[ prog / sol / mona ]

prog


Simple alternatives to the World Wide Web

1 2022-05-21 08:19

The World Wide Web is becoming increasingly complex. Web browsing requires a web browser, which is a very complex piece of specialized software. Are there simple alternatives to the World Wide Web? Simple in terms of protocol, and in terms of the data format, which should be easy to parse and render.

2 2022-05-21 11:08

Lynx is the text web browser
w3m
Firefox with umatrix configured for no CSS and no Javascript

3 2022-05-21 12:20

Are there simple alternatives to the World Wide Web?

Gopher and Gemini. You can use Lynx or Amfora.
Also:
https://gopher.zone/
https://gopher.floodgap.com/gopher/

4 2022-05-21 13:14

Agree with >>4. Gopher and gemini.
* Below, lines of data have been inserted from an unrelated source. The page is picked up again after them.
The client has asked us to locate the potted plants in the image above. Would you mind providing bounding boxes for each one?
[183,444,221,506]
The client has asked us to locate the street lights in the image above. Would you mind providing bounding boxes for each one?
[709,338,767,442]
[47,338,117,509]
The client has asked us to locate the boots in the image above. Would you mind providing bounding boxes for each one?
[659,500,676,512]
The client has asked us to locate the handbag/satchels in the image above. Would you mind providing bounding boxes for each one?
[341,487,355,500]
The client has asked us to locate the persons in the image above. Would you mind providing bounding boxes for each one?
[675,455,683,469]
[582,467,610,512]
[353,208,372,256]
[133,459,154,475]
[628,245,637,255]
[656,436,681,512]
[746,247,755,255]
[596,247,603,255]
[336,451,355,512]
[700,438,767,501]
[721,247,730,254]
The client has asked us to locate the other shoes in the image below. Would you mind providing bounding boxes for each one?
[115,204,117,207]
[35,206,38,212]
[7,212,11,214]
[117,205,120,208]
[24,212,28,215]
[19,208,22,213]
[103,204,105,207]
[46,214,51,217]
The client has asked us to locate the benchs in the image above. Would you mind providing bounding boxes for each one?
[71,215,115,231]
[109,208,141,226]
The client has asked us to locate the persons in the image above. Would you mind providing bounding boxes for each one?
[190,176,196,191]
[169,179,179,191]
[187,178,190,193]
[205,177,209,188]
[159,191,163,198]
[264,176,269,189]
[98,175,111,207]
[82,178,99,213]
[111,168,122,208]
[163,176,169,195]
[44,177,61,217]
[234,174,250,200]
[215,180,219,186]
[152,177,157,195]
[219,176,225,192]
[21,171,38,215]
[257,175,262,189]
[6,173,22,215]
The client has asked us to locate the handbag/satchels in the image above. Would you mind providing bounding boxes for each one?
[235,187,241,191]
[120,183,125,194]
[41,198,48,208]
Though I'm personally leaning towards gopher than gemini. It's more minimal and it forces you to be more creative with text files and gophermaps.

5 2022-05-21 13:15

Oops. Agree with >>3.

6 2022-05-21 13:22

use tor. its a data draining datamining corpo ip honeypot browser

7 2022-05-21 13:43

>>6
The Tor Browser is based on Mozilla Firefox, which is not a simple piece of software. I am looking for alternatives to the World Wide Web.

8 2022-05-21 15:42

>>7
You can also try finger. It's an old protocol similar to gopher but it's extremely primitive. The traditional fingerd only gives you a single "page" to work with though I believe that there are other implementations that allow you to have multiple .plan files.

9 2022-05-21 22:24

What do you actually want from the WWW? What's your use-case?

10 2022-05-22 00:43

well, textboards such as this one can be adapted to run over ssh, and I suppose a lot of the other core uses of the internet could be made to work the same way, eg amazon could become a text only digital catalogue of goods, if bezos was willing to ditch the convenient graphical interface it has now for no benefit besides satisfying your efficiency autism

11 2022-05-22 01:00

Use web scraping like a real pro. You get to choose what you see, and to script your interactikns with websites.
Protip: professor sites in university servers (.edu domains) often come with plenty of actual content in static pages.

12 2022-05-22 01:34

>>10
The Usenet protocol is ancient. Textboards were designed to be the WWW equivalent of Usenet message boards.

13 2022-05-22 03:56

A pig finds dirst anywhere. In case of that simple alternative is embraced it is a matter of time when someone finds something Turing-complete in it or introduce some (first incompatible) extension to it. A document is ultimately a program for some virtual machine. What is really needed is a decent software distribution system and sandboxing capabilities. It is also needed to enforce some standards so coprorations don't bury valuable data under whistle-farting ads-ridden bloats of design and UI, but this is a topic for another board.

14 2022-05-22 06:14

Fix: A pig finds dirt everywhere.

15 2022-06-11 16:59

Theres not need for alternate protocols imo. Autists should just make a browser which only display important html tags and has custom css feature built in. I know a lot of sites that use pure html and no css and they are perfectly readable.

16 2022-06-11 19:22

>>15
Sounds like eww.

17 2022-06-12 08:26

>>15
XML no good, parsing hard.
Gopher/Gemini too ad hoc, so naive.
Need SEXP for both content and styles.

18 2022-06-12 08:46

>>17
cont.
Substitute lisp os for (web browser + wasm), get it? We can emulate it in the browser already. Hope to see a prototype soon™ by somebody.